Irrespective of the cause, CPP has been shown to adversely and significantly affect quality of life.90 It is more likely that the symptoms will be managed than cured91 and it is generally accepted that the first point of contact, who is usually the general practitioner, could play a greater role in the initial diagnosis and management of CPP.92,93 The initial consultation for CPP has been determined to play a significant role in the overall satisfaction of patients at subsequent follow-ups, and general practitioners need to provide appropriate information and set expectations in addition to giving emotional support during the consultation.94 The primary physician should be willing to spend time with the patient and coordinate referrals to specialists to improve the outcome of symptoms in patients with CPP.95
Chronic pelvic pain can be a debilitating condition that adversely affects the quality of life of women affected and the burden of this disease is enormous. Management starts from the initial consultations, and the most common causes, such as endometriosis, IBS, PID and interstitial cystitis, can be treated with significant improvement in symptoms; other causes may not respond favourably to treatment and managing CPP can be long and drawn out; thus, treatment should commence from the simplest form to the more complex.96 The primary physician has a significant role to play, and the efficacy of some treatment modalities would be established after further randomized controlled studies are carried out.
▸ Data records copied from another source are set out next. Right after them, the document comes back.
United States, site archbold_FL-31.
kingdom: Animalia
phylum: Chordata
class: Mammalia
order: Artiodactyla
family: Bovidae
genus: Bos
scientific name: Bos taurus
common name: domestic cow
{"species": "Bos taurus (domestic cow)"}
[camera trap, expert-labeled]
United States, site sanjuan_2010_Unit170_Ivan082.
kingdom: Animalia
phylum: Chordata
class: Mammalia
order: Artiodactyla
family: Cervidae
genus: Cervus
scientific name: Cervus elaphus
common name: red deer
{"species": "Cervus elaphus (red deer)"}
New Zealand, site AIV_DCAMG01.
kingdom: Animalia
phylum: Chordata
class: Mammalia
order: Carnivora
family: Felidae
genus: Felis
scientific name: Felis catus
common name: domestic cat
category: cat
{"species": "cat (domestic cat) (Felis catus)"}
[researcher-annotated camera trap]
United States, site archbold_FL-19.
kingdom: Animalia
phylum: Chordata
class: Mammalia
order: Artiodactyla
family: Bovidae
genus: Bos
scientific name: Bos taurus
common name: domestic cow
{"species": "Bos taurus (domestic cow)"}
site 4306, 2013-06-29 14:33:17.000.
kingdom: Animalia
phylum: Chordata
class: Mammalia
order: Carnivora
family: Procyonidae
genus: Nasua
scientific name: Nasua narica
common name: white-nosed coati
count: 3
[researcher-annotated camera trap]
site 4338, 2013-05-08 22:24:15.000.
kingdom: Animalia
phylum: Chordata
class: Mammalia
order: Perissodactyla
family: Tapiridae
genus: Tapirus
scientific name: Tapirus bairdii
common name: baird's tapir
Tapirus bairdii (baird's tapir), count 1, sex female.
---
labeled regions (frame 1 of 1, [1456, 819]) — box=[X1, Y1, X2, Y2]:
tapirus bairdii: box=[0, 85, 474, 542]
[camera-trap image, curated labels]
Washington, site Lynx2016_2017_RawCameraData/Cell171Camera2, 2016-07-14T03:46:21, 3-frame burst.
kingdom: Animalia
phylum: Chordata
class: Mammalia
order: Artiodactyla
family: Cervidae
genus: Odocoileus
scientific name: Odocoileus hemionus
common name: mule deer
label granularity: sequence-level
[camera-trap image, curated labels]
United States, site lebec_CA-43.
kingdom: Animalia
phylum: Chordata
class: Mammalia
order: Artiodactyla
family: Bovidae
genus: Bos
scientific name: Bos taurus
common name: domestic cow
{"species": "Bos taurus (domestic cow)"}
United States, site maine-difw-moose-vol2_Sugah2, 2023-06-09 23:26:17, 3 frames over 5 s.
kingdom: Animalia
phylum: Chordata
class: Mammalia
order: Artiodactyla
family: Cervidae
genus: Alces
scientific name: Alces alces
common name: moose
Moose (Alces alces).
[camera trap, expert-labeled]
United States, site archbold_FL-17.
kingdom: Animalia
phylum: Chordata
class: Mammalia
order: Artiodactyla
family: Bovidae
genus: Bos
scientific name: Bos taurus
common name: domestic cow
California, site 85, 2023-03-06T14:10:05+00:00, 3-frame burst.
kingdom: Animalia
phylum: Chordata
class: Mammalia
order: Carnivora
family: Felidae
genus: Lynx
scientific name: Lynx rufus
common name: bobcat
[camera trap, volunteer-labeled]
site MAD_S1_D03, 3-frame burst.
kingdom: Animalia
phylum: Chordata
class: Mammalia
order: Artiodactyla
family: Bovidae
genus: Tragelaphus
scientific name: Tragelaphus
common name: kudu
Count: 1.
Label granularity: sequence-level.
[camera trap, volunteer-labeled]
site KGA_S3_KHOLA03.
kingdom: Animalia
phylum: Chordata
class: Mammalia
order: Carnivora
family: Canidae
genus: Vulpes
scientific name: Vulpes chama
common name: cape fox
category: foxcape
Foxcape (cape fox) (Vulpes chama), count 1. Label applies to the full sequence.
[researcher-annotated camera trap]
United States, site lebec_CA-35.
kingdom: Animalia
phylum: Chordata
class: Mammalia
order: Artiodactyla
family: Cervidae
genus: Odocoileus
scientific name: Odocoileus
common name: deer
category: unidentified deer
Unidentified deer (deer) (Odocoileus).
The psychological management of CPP is highly significant, especially in cases for which no obvious organic pathology can be found. Further randomized controlled trials are required to evaluate the efficacy of some of the management options currently available to treat CPP and additional research is also required to enlighten us about the pathology of, and subsequently better treatment approaches for, some of the causes of, CPP.